« Départs » et « La Porte »

Il y a trois semaines, Arlette Mondon-Neycensas vous a proposé d’écrire à partir de Yoga d’Emmanuel Carrère (P.O.L. 2020) sur notre plateforme Teams. Voici deux des textes choisis par notre comité de lecture. Voir la sélection complète ici.

 

Maly Lagarde-Larrieu

Départs

Il venait de verrouiller la portière de la voiture qu’il était en train d’engager sur la passerelle du paquebot: « Tu pars avec moi ».

Marseille. J’avais vingt-quatre ans. Notre vieille 203 venait de m’emprisonner tout en poursuivant sa lente progression vers le ventre du bateau.

Pas un instant je n’avais envisagé de l’accompagner en Afrique. Son départ était une séparation consentie par l’un et l’autre.

En un éclair ma vie s’écroulait d’un seul bloc. J’avais un avenir en France. Des projets. Et absolument rien ne m’attendait avec lui en Algérie.

Évaluer l’espace dont je disposais à l’intérieur de la voiture, la largeur de la passerelle de métal où nous roulions, la distance qui nous séparait de l’antre du navire prête à nous engloutir. Rassembler mes forces. Concentrer ma rage. Fuir. La portière était fermée. Elle devait s’ouvrir.

Comment ai-je fait ? Soudain, je courrais sur cet appontement tendu au-dessus de la mer. Ma jupe balayait les carrosseries des voitures que je frôlais dans la puanteur du port sous le soleil de juin.

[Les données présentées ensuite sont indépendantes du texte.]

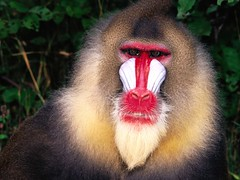 new world monkey(0.0), macaque(0.0), yawn(0.0), nose(1.0), animal(1.0), baboon(1.0), monkey(1.0), mammal(1.0), fauna(1.0), drill(1.0), mandrill(1.0), close-up(1.0), old world monkey(1.0), wildlife(1.0),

Assise sur le mur d’enceinte des quais je retrouvais mon souffle et tentais d’apaiser le vacarme de mon cœur, hypnotisée par le ferry qui relevait ses ancres, repliait ses amarres une à une, pivotait lourdement crachant une épaisse fumée, nuage noir à travers mes larmes. La trace a mis du temps à se dissiper. Mes larmes aussi. J’avais vingt-quatre ans. Tout à reconstruire.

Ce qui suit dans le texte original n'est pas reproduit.